Taniec jest jednym z częściej wykorzystywanych motywów w historii literatury. Zdarza się, że stoi za nim ukryte, symboliczne znaczenie, które czytelnik musi rozpoznać, by prawidłowo zrozumieć, co kryje się za sceną danego tańca. Wielokrotnie oznacza bowiem coś innego, niż po prostu poruszanie się w takt melodii dla rozrywki i spędzania czasu z innymi. Taniec o symbolicznym znaczeniu przede wszystkim kojarzony jest z dramatem Stanisława Wyspiańskiego „Wesele”, ale również z takimi dziełami jak „Pan Tadeusz” Adama Mickiewicza oraz „Tango” Sławomira Mrożka.

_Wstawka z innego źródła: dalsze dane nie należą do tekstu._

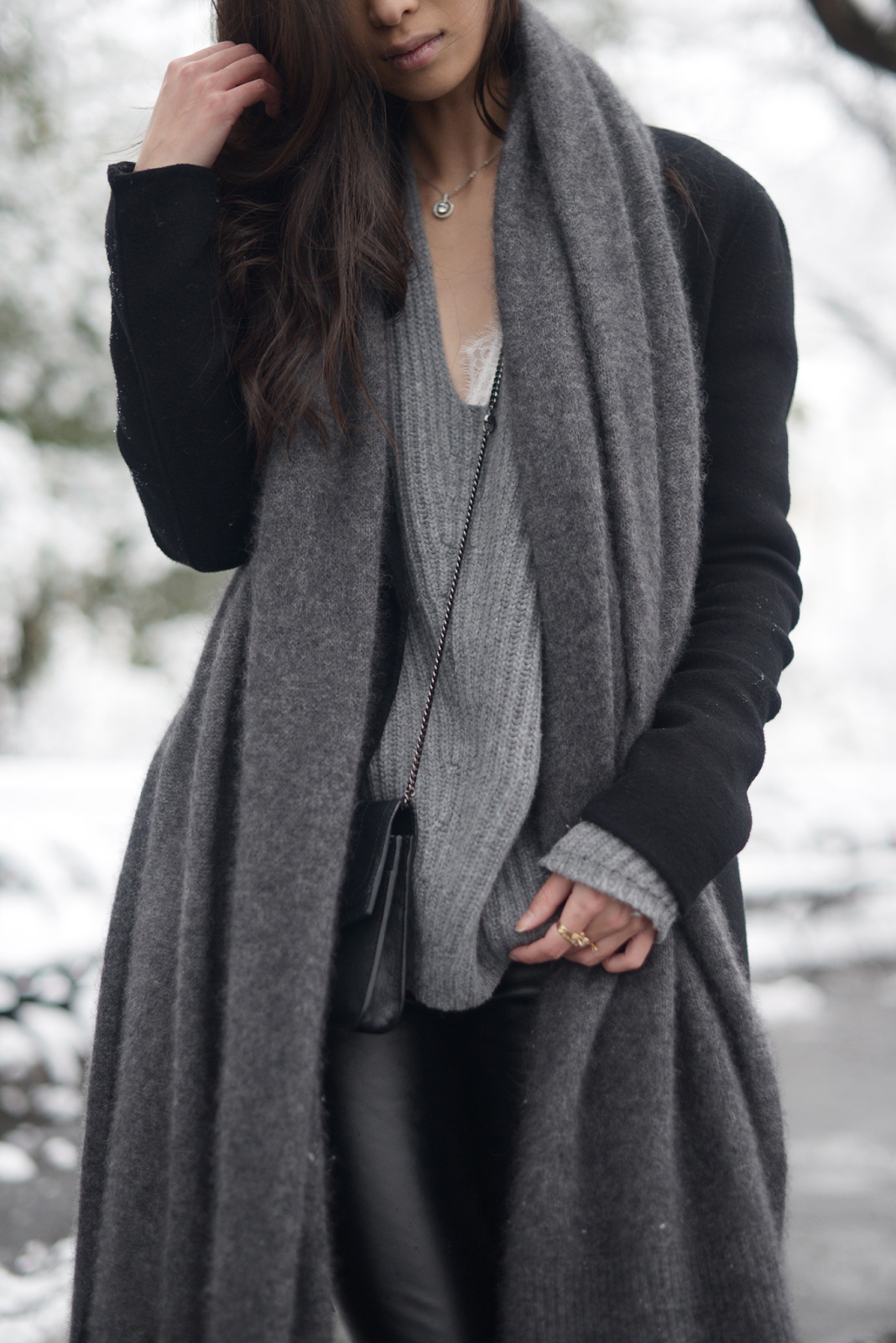 Accessorise your winter outfit with an oversized cashmere scarf and silver jewellery to get Vanny's cute and stylish aesthetic. Keeping the look greyscale will also make it ultra sophisticated. Sweater: Acne, Coat: Alexander Wang, Leggings: David Warner.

Znanym i rozpoznawalnym symbolem „Wesela” jest właśnie chocholi taniec. Jest on przykładem tego, jak w tym dziele łączy się ze sobą płaszczyzna realistyczna z fantastyczną. Chochoł początkowo był zwykłym okryciem, chroniącym rośliny przed zimnem, ale został zaproszony przez Rachelę i parę młodą na wesele. Wówczas ożył, przegoniła go jednak mała Isia. Rozzłoszczony Chochoł sprowadził na wesele kolejne fantastyczne zjawy, a na końcu dramatu wprowadził gości w stan podobny do hipnozy przy pomocy swojej muzyki. Pogrążyli się oni w niekontrolowanym tańcu, pełni senności i niezdolni do samodzielnego ruchu zgodnie z własną wolą. Chocholi taniec symbolizował bowiem stan, w którym znalazł się naród – niezdolny do działania, by walczyć o swoją niepodległość, ale też z drugiej strony oczekujący na lepsze czasy, w których uda się zorganizować zwycięskie powstanie przeciwko zaborcy.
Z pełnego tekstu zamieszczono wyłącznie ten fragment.